=== Begin Enclosure ===

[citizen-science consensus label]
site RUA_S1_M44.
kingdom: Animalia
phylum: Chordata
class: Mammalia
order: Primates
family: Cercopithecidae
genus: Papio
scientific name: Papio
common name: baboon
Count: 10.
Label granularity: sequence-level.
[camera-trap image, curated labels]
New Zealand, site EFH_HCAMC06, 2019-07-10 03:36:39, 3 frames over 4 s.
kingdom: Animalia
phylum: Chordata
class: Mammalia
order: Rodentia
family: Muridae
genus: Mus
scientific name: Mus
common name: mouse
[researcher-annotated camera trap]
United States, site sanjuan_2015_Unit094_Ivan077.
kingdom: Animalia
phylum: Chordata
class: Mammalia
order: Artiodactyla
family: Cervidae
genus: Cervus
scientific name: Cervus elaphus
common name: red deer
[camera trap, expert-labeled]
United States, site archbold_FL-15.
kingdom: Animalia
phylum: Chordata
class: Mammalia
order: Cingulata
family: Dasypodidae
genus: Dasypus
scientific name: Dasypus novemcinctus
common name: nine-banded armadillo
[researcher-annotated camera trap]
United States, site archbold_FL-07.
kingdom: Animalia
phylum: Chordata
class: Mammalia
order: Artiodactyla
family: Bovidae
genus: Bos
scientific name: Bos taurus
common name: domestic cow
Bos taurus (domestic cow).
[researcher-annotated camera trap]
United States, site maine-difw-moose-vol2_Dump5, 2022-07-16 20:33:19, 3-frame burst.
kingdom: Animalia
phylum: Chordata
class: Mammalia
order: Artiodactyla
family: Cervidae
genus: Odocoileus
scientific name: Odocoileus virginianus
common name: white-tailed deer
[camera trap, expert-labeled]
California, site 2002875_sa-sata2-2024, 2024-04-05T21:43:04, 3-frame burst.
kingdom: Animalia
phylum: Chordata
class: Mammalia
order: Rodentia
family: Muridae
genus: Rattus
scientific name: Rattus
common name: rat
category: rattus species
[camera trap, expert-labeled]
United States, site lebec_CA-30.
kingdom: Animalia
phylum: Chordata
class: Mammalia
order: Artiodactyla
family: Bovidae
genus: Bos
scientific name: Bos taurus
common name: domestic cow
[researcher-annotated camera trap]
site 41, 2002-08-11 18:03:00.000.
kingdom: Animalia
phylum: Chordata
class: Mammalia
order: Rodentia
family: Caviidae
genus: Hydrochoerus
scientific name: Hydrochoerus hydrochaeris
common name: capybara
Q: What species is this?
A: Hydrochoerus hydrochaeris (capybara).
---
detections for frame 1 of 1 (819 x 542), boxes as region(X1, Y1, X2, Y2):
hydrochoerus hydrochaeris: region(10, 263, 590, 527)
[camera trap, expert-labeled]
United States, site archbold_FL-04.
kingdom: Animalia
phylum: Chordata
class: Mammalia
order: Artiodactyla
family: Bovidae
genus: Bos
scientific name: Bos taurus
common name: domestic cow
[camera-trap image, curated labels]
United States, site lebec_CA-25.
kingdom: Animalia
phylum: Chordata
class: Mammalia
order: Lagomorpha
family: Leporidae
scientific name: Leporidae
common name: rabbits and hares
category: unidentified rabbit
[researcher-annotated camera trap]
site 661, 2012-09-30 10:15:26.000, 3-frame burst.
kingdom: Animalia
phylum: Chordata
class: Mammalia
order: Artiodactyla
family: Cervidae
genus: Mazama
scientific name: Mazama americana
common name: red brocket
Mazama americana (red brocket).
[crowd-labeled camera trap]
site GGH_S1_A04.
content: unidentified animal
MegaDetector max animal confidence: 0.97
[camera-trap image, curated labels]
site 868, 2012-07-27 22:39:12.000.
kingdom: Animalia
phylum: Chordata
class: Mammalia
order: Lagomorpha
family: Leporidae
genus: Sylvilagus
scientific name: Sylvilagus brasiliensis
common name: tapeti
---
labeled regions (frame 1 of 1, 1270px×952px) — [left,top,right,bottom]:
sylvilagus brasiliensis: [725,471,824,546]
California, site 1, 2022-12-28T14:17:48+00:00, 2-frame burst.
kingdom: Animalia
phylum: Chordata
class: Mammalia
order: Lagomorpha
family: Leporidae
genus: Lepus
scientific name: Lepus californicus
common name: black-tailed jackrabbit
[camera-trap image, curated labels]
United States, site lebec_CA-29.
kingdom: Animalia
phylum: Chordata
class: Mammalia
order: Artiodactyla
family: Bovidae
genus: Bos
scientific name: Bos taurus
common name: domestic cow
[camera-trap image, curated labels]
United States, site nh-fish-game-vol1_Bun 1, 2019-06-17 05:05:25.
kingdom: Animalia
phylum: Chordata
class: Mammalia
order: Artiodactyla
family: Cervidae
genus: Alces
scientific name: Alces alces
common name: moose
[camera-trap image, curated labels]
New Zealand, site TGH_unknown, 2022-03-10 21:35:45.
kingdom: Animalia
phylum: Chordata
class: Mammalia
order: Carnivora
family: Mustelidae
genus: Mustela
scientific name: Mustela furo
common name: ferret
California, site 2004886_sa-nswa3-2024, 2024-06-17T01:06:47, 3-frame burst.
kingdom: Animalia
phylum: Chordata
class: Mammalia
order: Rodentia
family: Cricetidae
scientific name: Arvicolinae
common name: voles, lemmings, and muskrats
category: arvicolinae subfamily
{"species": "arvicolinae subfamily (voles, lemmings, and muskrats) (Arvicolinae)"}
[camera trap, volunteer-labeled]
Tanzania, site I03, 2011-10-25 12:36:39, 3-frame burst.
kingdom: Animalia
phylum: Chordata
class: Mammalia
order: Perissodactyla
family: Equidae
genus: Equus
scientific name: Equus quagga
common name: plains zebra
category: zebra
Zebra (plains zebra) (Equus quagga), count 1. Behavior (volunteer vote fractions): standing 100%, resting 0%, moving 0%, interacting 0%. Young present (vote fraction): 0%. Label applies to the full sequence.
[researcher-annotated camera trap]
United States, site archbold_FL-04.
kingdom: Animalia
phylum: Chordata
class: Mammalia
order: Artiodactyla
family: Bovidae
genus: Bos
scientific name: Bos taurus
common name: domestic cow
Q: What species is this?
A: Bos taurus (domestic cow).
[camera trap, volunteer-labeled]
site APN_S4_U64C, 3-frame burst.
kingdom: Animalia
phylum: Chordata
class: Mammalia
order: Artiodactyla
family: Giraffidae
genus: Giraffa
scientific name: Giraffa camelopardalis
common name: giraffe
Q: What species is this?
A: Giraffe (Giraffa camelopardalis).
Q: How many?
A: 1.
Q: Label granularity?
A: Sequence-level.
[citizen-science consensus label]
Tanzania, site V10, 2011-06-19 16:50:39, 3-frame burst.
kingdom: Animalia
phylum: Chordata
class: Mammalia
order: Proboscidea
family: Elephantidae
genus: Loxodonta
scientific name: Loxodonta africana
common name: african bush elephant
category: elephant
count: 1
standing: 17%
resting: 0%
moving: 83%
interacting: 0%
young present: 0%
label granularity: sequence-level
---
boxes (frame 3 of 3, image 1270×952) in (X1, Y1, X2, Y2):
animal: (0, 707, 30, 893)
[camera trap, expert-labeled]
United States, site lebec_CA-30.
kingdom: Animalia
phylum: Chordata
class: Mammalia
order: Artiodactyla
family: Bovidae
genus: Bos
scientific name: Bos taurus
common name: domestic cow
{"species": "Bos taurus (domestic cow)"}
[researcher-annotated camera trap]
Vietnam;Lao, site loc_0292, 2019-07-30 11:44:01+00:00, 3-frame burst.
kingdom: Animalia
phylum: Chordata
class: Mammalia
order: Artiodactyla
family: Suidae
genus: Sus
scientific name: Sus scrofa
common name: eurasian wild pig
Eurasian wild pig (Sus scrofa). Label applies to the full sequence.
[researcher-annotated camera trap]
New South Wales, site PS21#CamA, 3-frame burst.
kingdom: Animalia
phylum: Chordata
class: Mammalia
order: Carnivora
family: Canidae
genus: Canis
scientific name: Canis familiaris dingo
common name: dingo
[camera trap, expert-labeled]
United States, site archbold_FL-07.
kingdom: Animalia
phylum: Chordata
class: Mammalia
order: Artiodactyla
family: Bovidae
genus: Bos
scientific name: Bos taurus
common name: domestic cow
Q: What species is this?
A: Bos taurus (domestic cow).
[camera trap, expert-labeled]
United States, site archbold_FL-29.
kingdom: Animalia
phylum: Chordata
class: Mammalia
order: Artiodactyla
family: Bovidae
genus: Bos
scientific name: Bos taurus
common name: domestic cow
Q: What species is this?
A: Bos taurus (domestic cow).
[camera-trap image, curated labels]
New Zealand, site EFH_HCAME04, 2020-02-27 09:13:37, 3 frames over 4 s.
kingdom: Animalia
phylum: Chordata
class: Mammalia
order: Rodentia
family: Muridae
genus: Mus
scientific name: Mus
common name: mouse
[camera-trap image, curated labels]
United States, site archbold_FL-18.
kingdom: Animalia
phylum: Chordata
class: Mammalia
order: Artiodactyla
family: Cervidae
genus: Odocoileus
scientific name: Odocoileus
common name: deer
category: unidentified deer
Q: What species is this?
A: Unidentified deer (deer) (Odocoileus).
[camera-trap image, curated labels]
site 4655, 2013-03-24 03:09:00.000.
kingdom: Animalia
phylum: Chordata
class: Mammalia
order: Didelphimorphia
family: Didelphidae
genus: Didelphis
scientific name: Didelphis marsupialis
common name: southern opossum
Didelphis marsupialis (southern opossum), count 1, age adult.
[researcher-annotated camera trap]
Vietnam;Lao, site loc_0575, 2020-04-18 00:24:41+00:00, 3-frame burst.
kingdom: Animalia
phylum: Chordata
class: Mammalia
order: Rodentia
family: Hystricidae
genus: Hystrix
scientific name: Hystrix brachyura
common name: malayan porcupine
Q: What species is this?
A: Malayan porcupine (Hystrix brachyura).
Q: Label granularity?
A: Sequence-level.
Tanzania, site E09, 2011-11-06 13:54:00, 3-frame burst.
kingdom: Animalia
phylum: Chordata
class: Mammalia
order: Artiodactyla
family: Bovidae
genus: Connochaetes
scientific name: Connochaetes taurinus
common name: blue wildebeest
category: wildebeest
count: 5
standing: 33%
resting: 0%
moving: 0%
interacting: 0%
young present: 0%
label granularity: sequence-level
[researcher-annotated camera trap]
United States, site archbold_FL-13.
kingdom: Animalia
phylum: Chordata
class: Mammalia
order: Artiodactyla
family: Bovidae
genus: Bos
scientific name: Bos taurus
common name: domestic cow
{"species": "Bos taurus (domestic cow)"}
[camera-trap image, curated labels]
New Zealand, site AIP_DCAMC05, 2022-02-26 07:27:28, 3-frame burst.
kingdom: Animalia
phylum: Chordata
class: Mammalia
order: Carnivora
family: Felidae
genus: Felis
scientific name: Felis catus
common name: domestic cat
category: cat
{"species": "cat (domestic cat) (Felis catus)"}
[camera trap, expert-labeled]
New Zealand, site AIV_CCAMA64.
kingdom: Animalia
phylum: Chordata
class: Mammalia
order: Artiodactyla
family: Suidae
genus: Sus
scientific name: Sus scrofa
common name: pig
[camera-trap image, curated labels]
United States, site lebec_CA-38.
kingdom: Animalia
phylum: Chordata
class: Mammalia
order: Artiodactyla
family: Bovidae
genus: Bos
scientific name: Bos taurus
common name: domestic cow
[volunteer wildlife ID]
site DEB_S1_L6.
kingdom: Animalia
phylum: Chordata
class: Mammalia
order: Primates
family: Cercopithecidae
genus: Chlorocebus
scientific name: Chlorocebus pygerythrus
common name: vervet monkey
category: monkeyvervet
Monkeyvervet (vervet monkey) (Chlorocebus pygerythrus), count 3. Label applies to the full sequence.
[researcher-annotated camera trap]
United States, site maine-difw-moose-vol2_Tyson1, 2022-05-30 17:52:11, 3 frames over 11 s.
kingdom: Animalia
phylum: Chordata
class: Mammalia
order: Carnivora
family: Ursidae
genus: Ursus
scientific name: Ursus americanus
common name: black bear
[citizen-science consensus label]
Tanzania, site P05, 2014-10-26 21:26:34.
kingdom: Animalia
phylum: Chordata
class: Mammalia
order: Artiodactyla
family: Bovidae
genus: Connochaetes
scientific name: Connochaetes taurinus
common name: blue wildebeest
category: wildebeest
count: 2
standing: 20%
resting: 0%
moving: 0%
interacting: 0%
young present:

=== End Enclosure ===

Exercise:
Would you please reproduce the records above exactly, only from their first line through the line holding "family: Caviidae", with both ends included?

The answer:
[citizen-science consensus label]
site RUA_S1_M44.
kingdom: Animalia
phylum: Chordata
class: Mammalia
order: Primates
family: Cercopithecidae
genus: Papio
scientific name: Papio
common name: baboon
Count: 10.
Label granularity: sequence-level.
[camera-trap image, curated labels]
New Zealand, site EFH_HCAMC06, 2019-07-10 03:36:39, 3 frames over 4 s.
kingdom: Animalia
phylum: Chordata
class: Mammalia
order: Rodentia
family: Muridae
genus: Mus
scientific name: Mus
common name: mouse
[researcher-annotated camera trap]
United States, site sanjuan_2015_Unit094_Ivan077.
kingdom: Animalia
phylum: Chordata
class: Mammalia
order: Artiodactyla
family: Cervidae
genus: Cervus
scientific name: Cervus elaphus
common name: red deer
[camera trap, expert-labeled]
United States, site archbold_FL-15.
kingdom: Animalia
phylum: Chordata
class: Mammalia
order: Cingulata
family: Dasypodidae
genus: Dasypus
scientific name: Dasypus novemcinctus
common name: nine-banded armadillo
[researcher-annotated camera trap]
United States, site archbold_FL-07.
kingdom: Animalia
phylum: Chordata
class: Mammalia
order: Artiodactyla
family: Bovidae
genus: Bos
scientific name: Bos taurus
common name: domestic cow
Bos taurus (domestic cow).
[researcher-annotated camera trap]
United States, site maine-difw-moose-vol2_Dump5, 2022-07-16 20:33:19, 3-frame burst.
kingdom: Animalia
phylum: Chordata
class: Mammalia
order: Artiodactyla
family: Cervidae
genus: Odocoileus
scientific name: Odocoileus virginianus
common name: white-tailed deer
[camera trap, expert-labeled]
California, site 2002875_sa-sata2-2024, 2024-04-05T21:43:04, 3-frame burst.
kingdom: Animalia
phylum: Chordata
class: Mammalia
order: Rodentia
family: Muridae
genus: Rattus
scientific name: Rattus
common name: rat
category: rattus species
[camera trap, expert-labeled]
United States, site lebec_CA-30.
kingdom: Animalia
phylum: Chordata
class: Mammalia
order: Artiodactyla
family: Bovidae
genus: Bos
scientific name: Bos taurus
common name: domestic cow
[researcher-annotated camera trap]
site 41, 2002-08-11 18:03:00.000.
kingdom: Animalia
phylum: Chordata
class: Mammalia
order: Rodentia
family: Caviidae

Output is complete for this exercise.